## TEXTO DE ESTUDO
"""
Trata-se, no fundo, de um “regresso a casa”, uma vez que a sua exposição de estreia tinha sido, precisamente, em Estremoz, sua terra adotiva (nasceu em Abrantes), seguindo-se outras em Portalegre e Castelo de Vide.

Tens alguma rotina diária ou a pintura surge de forma espontânea?

É mais o impulso de ir ao atelier, mais isso que propriamente uma atividade diária. As ideias surgem e enquanto não estão na tela sinto essa necessidade de ir ao atelier, de concluir o trabalho. Às vezes leva três ou quatro dias, até mais, até porque eu uso muito o acrílico, seca melhor que o óleo, mas não se podem misturar muitas cores, caso contrário sai uma amálgama sem contexto. É preciso tempo, saber esperar.

No seu caso, o processo de criação não resulta de um impulso. “A ideia surge, muitas vezes, da minha experiência no dia-a-dia, até a partir de determinadas notícias ou imagens que vejo”, conta João Moura Reis, conduzindo-me a um dos quadros, o primeiro desta exposição, intitulado “O Último Mergulho”, que remete para um episódio muito pessoal, ocorrido ainda enquanto jovem médico.

Nesta primeira secção reúne diversos quadros abstracionistas, entre os quais “Árvores Cremadas”, um trabalho muito marcado pelos tons vermelho, castanho e preto, a remeter-nos para a tragédia que praticamente todos os anos atinge as florestas portuguesas. Ao lado, em “Os Lobos”, o ponto de partida foi o mundial de râguebi, com a presença de um lobo visível a um olhar mais atento. Não, para compreender a pintura de João Moura Reis não basta olhar. Parafraseando José Saramago, é preciso ver depois de olhar, e reparar depois de ver.

Tens alguma explicação para esta opção pelo abstracionismo?

É a forma como mais gosto de me exprimir. Utilizo a cor… essencial e ao mesmo tempo também não estou sujeito às regras de um romantismo ou de um surrealismo, por exemplo. Aqui posso-me exprimir em termos de sentimentos, como eu sou. Encontrei no abstracionismo uma liberdade maior em relação a outras escolas, menos sujeita a regras. Não quer dizer que não haja regras de pintura, mas aqui há uma liberdade maior. E tu vais ver depois ali uma outra coisa…

Essa “coisa” é um outro quadro, onde se aventura pelo expressionismo abstrato na linha de Jackson Pollock, o chamado drip painting, no qual os pingos de tintas de várias cores se cruzam produzindo um determinado resultado estético, mais fruto das circunstâncias que da vontade do autor. É exemplo único no conjunto de quatro dezenas de trabalhos que integram esta exposição.
"""
## EXCERTOS DE DADOS
"""
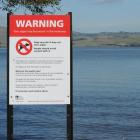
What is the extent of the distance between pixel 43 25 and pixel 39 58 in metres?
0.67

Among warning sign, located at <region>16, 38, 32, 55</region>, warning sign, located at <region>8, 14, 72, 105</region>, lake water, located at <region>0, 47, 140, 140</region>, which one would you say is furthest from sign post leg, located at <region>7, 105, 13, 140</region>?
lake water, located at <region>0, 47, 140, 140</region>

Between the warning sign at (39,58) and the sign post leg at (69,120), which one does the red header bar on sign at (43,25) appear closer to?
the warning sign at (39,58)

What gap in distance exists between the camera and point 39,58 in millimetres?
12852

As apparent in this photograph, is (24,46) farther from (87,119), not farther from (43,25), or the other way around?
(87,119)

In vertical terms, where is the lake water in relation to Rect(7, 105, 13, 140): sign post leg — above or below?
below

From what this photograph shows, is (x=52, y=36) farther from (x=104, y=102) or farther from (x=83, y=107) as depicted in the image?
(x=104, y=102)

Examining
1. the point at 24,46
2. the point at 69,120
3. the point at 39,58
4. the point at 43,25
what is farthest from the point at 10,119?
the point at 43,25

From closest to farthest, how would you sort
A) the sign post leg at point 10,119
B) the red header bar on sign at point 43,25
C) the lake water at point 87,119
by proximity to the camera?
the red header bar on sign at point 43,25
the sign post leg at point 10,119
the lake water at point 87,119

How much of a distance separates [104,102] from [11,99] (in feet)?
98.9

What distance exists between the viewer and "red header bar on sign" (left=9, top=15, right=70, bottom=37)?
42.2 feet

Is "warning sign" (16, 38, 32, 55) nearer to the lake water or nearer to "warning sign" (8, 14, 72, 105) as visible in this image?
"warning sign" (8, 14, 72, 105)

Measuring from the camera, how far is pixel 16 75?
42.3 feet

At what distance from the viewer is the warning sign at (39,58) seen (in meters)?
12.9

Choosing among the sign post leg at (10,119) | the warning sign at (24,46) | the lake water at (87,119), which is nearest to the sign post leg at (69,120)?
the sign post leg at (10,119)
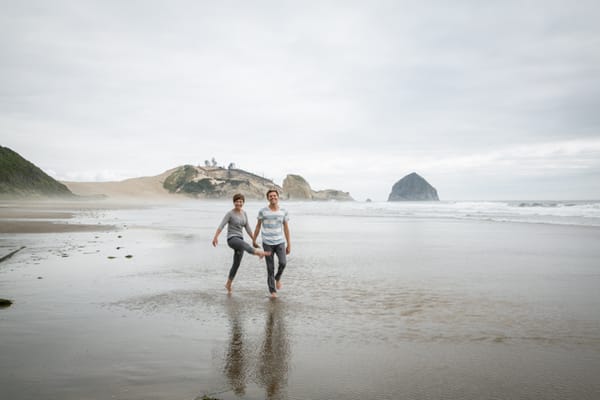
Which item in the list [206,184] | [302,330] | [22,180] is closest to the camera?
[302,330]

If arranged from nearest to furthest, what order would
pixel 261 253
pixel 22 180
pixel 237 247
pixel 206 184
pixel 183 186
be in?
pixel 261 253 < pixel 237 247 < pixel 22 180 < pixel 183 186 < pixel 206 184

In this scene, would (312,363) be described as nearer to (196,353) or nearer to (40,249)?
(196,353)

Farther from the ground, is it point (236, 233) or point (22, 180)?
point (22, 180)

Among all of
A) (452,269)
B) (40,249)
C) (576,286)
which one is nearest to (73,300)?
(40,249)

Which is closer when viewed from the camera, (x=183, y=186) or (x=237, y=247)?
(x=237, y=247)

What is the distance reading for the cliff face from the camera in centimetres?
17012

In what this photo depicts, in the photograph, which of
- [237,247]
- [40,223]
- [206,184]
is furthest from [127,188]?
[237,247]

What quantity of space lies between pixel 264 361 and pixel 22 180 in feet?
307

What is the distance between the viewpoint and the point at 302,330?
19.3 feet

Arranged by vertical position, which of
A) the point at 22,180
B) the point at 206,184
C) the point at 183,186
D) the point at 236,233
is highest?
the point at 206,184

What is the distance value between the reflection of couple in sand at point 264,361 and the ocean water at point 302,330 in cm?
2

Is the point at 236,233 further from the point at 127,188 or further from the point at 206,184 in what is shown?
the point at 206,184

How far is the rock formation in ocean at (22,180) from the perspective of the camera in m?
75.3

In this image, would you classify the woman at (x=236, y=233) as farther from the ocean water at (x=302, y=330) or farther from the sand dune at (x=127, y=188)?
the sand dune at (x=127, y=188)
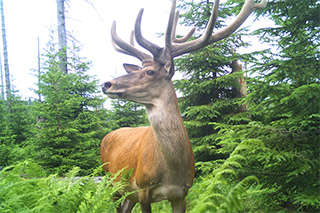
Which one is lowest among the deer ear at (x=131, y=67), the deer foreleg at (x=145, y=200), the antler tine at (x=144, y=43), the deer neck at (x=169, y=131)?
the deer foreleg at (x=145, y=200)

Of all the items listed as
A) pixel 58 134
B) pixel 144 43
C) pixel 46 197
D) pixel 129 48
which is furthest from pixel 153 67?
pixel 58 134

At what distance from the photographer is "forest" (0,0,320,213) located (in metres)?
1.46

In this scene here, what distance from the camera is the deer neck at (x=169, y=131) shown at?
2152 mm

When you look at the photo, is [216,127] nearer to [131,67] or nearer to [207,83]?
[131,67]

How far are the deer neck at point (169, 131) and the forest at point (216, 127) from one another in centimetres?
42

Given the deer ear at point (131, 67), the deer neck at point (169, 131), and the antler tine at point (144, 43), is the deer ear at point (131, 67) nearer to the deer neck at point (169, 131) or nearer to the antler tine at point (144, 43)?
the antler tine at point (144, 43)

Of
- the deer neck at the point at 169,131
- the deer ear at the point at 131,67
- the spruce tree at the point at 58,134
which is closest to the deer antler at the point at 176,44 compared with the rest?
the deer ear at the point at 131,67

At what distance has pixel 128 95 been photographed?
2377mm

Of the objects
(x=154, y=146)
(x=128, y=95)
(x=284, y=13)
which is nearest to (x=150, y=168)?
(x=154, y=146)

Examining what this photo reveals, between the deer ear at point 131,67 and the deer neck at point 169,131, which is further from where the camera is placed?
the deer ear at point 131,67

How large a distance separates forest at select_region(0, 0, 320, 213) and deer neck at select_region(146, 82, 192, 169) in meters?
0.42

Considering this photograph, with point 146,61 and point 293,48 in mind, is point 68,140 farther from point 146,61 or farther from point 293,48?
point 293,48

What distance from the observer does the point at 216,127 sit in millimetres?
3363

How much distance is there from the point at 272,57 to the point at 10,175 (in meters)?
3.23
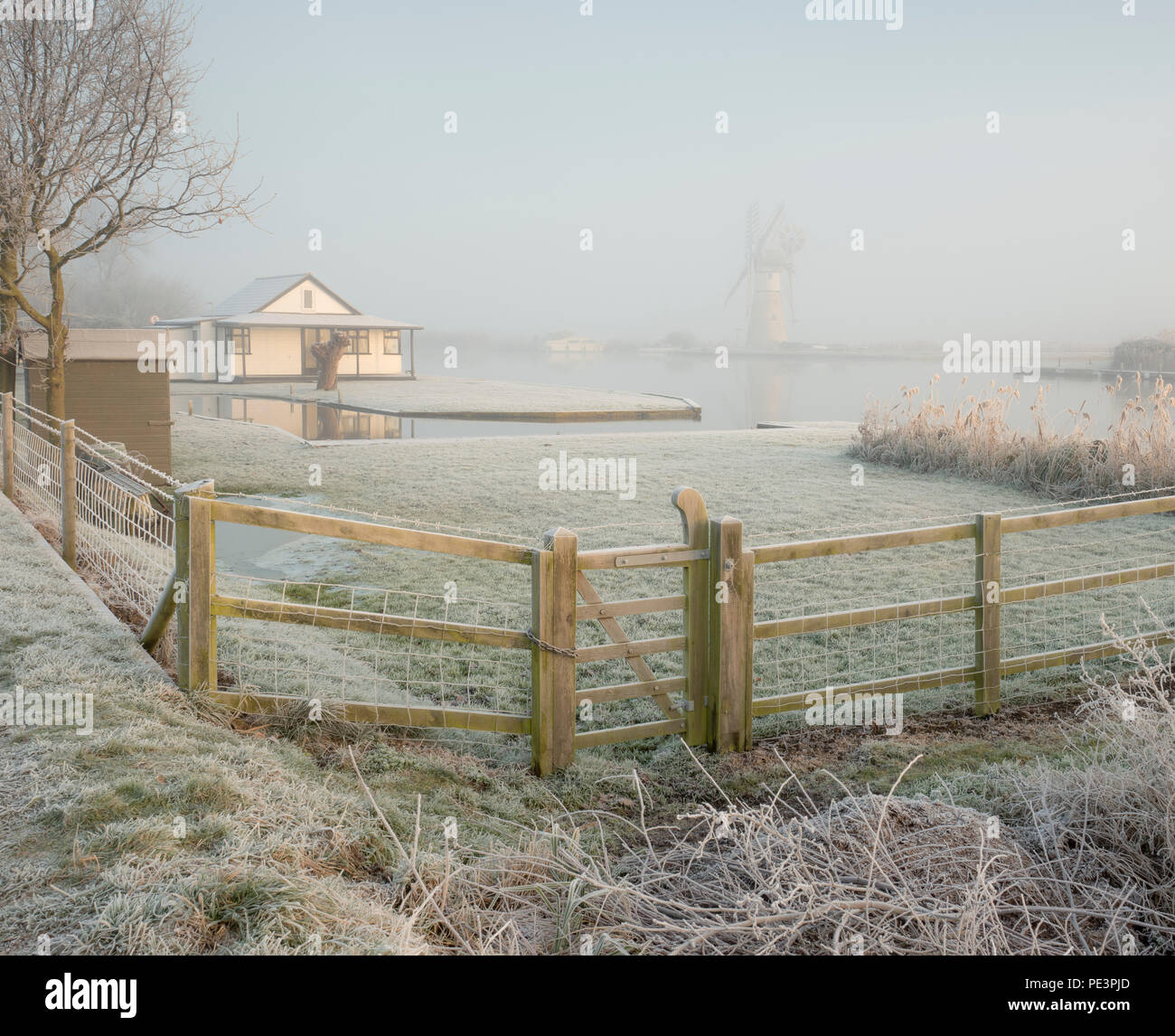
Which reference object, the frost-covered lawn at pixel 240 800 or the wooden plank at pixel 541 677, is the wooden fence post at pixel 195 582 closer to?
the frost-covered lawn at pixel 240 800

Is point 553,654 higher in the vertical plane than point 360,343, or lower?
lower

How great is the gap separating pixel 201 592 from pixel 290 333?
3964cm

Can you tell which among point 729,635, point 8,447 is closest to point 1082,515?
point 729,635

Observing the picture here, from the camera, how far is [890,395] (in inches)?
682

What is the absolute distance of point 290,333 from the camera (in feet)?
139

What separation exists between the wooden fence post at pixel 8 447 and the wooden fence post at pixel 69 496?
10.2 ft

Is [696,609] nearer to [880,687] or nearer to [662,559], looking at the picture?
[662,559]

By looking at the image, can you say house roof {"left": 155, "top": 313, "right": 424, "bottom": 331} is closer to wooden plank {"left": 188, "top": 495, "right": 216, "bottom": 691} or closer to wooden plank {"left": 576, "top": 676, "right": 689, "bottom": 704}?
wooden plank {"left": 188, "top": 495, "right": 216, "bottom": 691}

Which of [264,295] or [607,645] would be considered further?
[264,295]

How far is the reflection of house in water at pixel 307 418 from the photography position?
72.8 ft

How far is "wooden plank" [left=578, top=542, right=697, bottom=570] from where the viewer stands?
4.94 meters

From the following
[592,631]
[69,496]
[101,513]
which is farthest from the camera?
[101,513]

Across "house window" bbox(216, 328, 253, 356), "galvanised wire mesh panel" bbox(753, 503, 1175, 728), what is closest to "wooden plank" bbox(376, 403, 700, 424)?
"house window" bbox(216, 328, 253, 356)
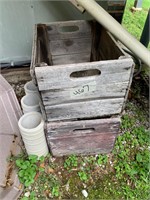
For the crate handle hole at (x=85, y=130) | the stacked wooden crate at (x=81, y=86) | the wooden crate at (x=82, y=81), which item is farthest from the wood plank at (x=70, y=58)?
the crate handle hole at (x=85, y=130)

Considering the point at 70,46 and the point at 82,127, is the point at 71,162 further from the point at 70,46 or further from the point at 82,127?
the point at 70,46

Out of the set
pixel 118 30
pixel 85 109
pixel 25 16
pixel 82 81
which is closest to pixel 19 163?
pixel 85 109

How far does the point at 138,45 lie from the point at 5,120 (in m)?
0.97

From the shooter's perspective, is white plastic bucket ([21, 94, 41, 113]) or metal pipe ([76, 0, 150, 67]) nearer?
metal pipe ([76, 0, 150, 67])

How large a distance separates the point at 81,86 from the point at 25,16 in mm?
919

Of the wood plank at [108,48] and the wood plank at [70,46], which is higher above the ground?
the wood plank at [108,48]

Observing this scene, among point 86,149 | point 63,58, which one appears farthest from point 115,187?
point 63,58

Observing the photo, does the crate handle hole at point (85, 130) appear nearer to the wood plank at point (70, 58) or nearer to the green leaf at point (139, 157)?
"""
## PROBLEMA A RESOLVER
Prossegue a entrevista sobre a exposição de pintura de João Moura Reis a partir da última frase apresentada.

## RESULTADO DO EXERCÍCIO
Em “Cores de Sevilha”, a primeira nota são os tons de amarelo, laranja, dourado, prateado… e depois haverá tempo de olhar e de ver, talvez para reparar em dois touros, uma sevilhana, um leque, um vislumbre da Giralda, minarete da grande mesquita de Sevilha, posteriormente transformado em torre sineira da catedral.

Para João Moura Reis, um dos trabalhos mais “marcantes” deste conjunto é um quadro de uma simbólica muito própria, com três cores (“o verde da esperança, o vermelho da força e do sangue, o amarelo do idealismo), com três cravos (“com todo o simbolismo do três, da Santíssima Trindade às três luzes”), com o L, “elo de liberdade”, numa composição pensada para assinalar os 50 anos do 25 de Abril.

Para ver há ainda uma aguarela, uma única, intitulada “Dois Caminhos”, pintura sumi-ê, três representações de arte digital (“nft”) e um quadro inacabado, com os visitantes a serem convidados a pegar num pincel e deixar um traço. “Peço que deixem um traço e talvez contribua para despertar o interesse pela pintura”, resume.

MAKE LOVE, NOT WAR

A par das telas abstracionistas, o sumi-ê, técnica ancestral de desenho monocromático, baseado no uso da tinta da china, original da pintura chinesa e introduzida no Japão em meados do século XIV, ocupa lugar de destaque na exposição patente em Estremoz. “É uma técnica do essencial, contemplativa, que habitualmente era feita pelos monges”, conta o artista, apontando para um quadro com bambus e uma pequena ave, não sem chamar a atenção para um carimbo colocado em todos os quadros. “Todos os pintores de sumi-ê têm carimbo com carateres chineses. Este é o meu, o mais adaptado possível para dizer make love, not war”.